> [Texto mostrado]
Cuando la innovación tecnológica está controlada por unos pocos, puede volverse interesada y debilitar a las instituciones que la hacen posible, dice Simon Johnson

 

A finales de la década de 1980 y comienzos de la siguiente, Europa oriental ofrecía un interesante campo de estudio para un aspirante a economista que acababa de escribir su primera tesis sobre la hiperinflación y el caos económico imperante en Alemania y la Unión Soviética en la década de 1920. 

Después de terminar su doctorado en el Instituto Tecnológico de Massachusetts (MIT) e iniciar una estancia posdoctoral en Harvard, Simon Johnson se encontró trabajando con el primer Gobierno no comunista de Polonia y estudiando el surgimiento del sector privado en ese país y otros de su entorno tras la caída del telón de acero. El sagaz estudio de Johnson sobre los éxitos y fracasos de las empresas privadas sentó las bases de su extensa labor investigadora centrada en el papel de las instituciones en el desarrollo económico, que en 2024 le valió el Premio Nobel de Economía.

En los últimos tiempos, Johnson ha dirigido su atención a la huella que está dejando la tecnología en la economía de hoy y en su posible efecto —sobre todo en el caso de la inteligencia artificial— en las instituciones que, a su juicio, son cruciales para el crecimiento equitativo. En su libro más reciente, Power and Progress, del que es coautor Daron Acemoglu, examina la estrecha relación que existe entre la tecnología y la prosperidad y alerta del peligro de dejar que un número demasiado reducido de innovadores controle la orientación estratégica de la tecnología.

> [Tarea a realizar] Escribe la continuación del texto sobre Simon Johnson y el control de la tecnología, empezando justo después de su última oración.

> [Sección de datos]
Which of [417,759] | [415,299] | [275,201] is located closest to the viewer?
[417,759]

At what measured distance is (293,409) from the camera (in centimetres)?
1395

> [Resultado del ejercicio]
Johnson, que fue economista jefe del FMI en 2007 y 2008, en la actualidad es titular de la cátedra Ronald A. Kurtz de Iniciativa Emprendedora en la Escuela de Negocios Sloan del MIT. En una conversación con Bruce Edwards para F&D, habló de tecnología, de desigualdad y de democracia.

F&D: En Power and Progress usted pone en tela de juicio la idea de que la tecnología siempre conduce al progreso. ¿Por qué era este un tema digno de análisis?

SJ: Bueno, es evidente que estamos en la era de la inteligencia artificial (IA), y se están haciendo grandes afirmaciones sobre las mejoras que llegarán a todas las sociedades humanas gracias a unas computadoras y unos algoritmos más potentes y capaces de pensar más en nuestro lugar. Aunque bien pudiera suceder así, nosotros creemos, basándonos en nuestra forma de entender la historia y la teoría económica, que las cosas no tienen que ser necesariamente de esa manera. Perfeccionar la tecnología y ampliar la capacidad de algunas personas no se va a traducir forzosamente en un mejor nivel de vida para todos. Muchos altos ejecutivos de grandes empresas tecnológicas están más preocupados por mejorar las capacidades de la gente que se les parece. Son personas con muchos estudios, casi todos blancos y casi todos hombres. Tienen una forma determinada de ver el mundo y saben qué es lo que quieren que la tecnología haga por ellos y dónde se puede ganar dinero. Y es muy natural que se sientan inclinados a inventar cosas que contribuyan a esa visión.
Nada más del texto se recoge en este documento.